WHAT THE TASK REQUIRES:
Beginning with the line that contains "Is the raised hand at point", copy each subsequent line of the data below through the last one, including both ends but not the pictures.

DATA ENTRIES:
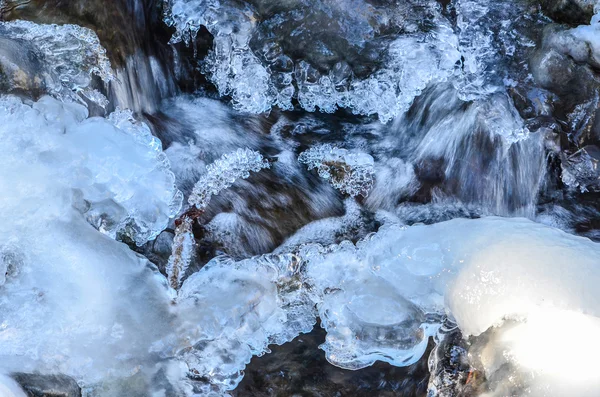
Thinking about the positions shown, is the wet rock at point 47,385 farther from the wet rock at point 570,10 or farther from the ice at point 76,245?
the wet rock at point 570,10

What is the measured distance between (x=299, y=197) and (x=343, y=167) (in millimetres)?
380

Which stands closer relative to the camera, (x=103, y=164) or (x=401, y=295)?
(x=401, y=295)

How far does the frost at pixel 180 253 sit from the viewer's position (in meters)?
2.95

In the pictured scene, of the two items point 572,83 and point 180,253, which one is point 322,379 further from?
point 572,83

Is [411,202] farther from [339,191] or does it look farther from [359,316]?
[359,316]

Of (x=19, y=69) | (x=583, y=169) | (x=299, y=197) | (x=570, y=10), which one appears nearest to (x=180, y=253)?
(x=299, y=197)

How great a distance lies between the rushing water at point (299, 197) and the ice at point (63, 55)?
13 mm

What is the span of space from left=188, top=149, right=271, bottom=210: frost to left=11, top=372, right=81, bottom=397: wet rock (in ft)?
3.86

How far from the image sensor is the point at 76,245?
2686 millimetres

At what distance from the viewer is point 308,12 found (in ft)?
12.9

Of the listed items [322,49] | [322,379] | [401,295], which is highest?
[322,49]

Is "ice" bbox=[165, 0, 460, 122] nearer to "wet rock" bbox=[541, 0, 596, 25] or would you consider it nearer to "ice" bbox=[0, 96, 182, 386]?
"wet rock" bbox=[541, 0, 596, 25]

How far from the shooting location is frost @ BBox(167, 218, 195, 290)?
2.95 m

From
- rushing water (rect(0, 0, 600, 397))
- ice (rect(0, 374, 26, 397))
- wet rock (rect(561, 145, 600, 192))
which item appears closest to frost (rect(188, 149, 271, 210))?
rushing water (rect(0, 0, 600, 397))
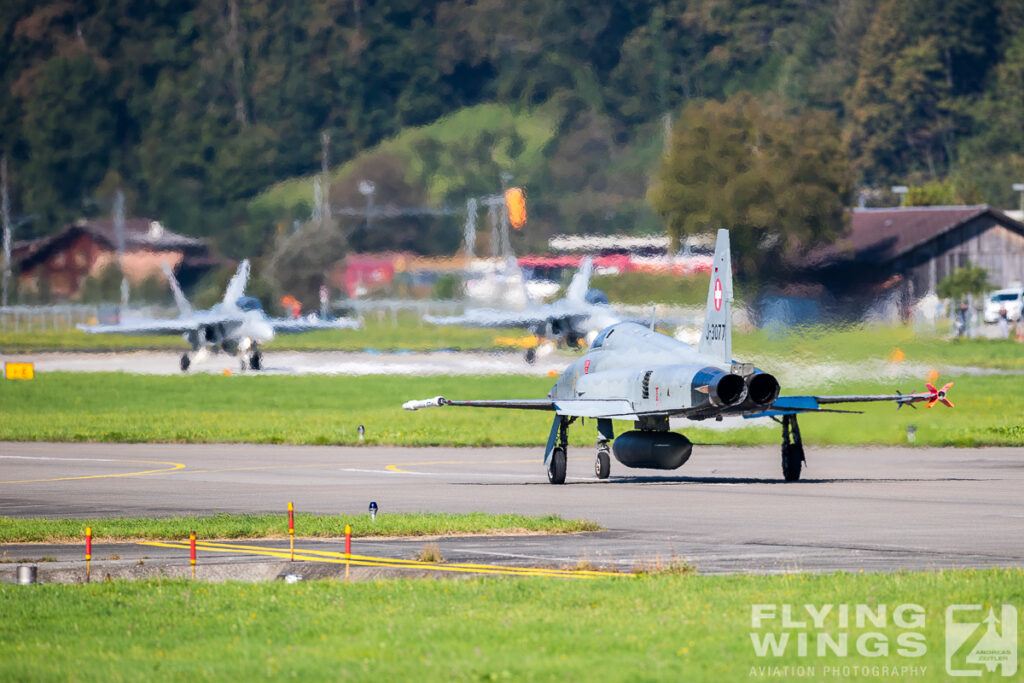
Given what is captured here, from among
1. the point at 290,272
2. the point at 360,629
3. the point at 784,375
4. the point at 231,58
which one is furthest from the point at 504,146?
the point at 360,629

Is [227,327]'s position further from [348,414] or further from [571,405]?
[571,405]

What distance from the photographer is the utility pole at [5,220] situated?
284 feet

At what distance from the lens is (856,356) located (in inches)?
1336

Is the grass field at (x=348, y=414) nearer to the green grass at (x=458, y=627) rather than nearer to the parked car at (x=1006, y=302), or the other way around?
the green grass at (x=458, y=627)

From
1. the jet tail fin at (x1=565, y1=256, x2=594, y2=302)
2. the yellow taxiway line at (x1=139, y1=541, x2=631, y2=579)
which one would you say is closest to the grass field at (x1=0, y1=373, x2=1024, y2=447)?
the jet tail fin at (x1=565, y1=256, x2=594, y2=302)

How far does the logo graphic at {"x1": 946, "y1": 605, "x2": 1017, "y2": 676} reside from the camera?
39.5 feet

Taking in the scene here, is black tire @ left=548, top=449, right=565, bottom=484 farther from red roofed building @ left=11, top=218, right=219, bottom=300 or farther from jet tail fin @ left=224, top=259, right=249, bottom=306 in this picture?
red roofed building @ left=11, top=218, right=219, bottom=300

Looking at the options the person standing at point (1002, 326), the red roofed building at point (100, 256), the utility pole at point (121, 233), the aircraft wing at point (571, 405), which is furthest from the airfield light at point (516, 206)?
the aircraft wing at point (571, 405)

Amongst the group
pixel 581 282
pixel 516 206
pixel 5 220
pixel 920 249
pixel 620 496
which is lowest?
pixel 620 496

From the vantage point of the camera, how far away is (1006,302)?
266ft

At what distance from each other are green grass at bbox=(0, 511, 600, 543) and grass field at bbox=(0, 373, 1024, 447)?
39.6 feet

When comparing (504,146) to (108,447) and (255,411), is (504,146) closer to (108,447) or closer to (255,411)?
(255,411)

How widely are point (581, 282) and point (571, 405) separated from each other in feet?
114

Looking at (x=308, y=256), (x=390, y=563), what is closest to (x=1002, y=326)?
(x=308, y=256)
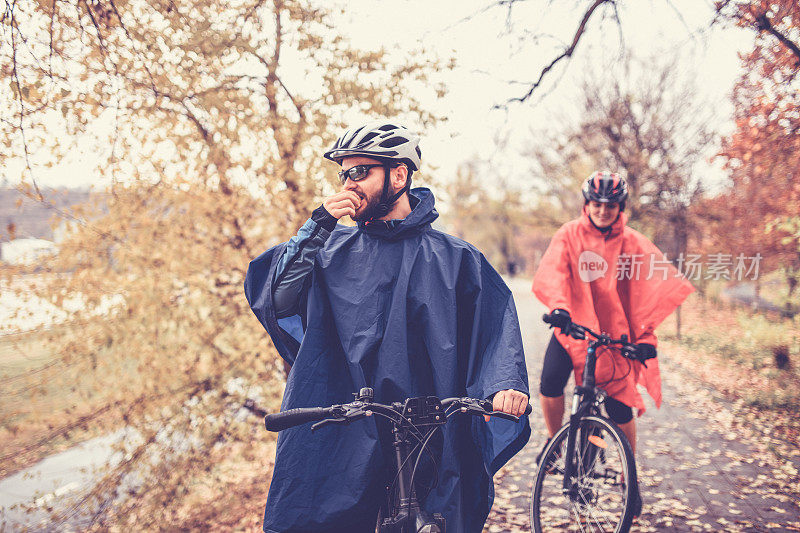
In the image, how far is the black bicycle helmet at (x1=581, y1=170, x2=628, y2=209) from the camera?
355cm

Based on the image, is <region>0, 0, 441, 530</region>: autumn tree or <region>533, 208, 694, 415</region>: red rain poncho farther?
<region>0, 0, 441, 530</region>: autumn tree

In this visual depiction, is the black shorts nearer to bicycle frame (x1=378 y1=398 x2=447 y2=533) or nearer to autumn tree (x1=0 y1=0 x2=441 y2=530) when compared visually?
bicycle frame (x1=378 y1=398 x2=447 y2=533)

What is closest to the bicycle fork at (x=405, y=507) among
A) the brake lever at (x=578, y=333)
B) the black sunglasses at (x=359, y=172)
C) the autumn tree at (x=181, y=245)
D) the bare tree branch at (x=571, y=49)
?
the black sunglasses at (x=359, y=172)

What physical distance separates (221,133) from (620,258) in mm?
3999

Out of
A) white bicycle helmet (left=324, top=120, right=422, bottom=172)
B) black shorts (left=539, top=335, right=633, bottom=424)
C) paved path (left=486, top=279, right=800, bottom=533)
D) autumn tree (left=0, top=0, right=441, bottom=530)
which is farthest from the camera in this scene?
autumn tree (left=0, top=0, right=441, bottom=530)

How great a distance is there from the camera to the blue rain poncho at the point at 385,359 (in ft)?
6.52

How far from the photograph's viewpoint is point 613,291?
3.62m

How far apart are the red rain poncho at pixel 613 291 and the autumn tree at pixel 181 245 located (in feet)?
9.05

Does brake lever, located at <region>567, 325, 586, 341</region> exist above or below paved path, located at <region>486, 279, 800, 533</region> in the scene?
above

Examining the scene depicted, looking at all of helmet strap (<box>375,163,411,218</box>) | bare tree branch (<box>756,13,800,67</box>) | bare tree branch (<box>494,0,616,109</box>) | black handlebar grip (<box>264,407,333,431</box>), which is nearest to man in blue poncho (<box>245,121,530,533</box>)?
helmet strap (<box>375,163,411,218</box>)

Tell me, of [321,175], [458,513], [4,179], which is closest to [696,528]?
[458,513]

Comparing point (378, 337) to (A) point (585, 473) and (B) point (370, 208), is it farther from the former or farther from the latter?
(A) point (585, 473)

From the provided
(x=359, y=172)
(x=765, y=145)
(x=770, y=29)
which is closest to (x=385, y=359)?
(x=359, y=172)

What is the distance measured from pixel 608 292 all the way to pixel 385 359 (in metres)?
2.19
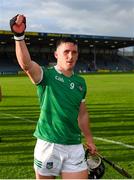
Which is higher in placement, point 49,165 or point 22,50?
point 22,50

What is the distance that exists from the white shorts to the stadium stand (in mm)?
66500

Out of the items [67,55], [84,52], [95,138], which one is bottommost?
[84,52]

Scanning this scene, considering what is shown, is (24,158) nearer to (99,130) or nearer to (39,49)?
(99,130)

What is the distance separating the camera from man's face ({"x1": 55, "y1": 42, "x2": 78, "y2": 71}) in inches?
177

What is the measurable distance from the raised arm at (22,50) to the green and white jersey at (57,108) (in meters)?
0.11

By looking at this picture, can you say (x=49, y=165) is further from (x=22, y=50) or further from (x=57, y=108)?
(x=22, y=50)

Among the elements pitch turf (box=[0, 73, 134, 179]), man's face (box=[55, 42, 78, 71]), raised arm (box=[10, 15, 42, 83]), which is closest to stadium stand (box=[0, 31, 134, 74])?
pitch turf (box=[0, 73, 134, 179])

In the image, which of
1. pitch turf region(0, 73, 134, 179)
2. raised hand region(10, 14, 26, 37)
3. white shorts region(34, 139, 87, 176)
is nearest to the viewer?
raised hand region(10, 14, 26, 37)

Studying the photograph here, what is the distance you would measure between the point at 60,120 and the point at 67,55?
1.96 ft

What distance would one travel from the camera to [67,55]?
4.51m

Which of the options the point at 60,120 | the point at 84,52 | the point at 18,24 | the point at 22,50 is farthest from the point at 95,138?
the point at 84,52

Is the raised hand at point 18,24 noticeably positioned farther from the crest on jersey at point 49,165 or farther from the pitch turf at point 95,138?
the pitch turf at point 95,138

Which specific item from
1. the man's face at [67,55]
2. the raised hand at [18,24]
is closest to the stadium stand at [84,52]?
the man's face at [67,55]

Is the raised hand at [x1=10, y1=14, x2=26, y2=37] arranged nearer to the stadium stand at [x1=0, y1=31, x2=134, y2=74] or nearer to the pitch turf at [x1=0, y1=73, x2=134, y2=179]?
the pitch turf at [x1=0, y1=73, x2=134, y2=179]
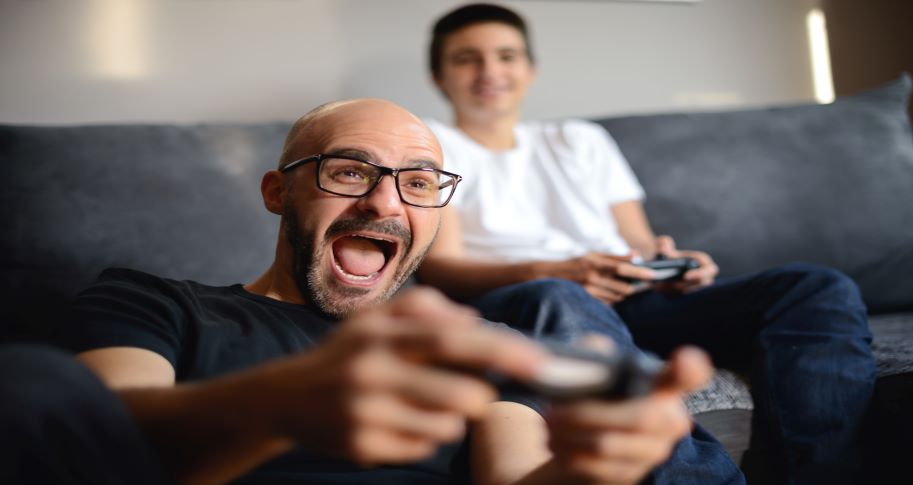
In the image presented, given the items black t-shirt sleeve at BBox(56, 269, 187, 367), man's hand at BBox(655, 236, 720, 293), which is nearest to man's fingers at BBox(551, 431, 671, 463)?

ANSWER TO THE EXERCISE:
Is the raised hand at point 18,24 noticeably positioned farther from the crest on jersey at point 49,165 or farther from the pitch turf at point 95,138?
the pitch turf at point 95,138

Which specific item from
1. the man's face at [67,55]
2. the raised hand at [18,24]
is closest to the stadium stand at [84,52]?
the man's face at [67,55]

Is the raised hand at [x1=10, y1=14, x2=26, y2=37] arranged nearer to the stadium stand at [x1=0, y1=31, x2=134, y2=74] or nearer to the pitch turf at [x1=0, y1=73, x2=134, y2=179]?
the pitch turf at [x1=0, y1=73, x2=134, y2=179]
In the image presented, given the items black t-shirt sleeve at BBox(56, 269, 187, 367), man's hand at BBox(655, 236, 720, 293), which is nearest to man's fingers at BBox(551, 431, 671, 463)?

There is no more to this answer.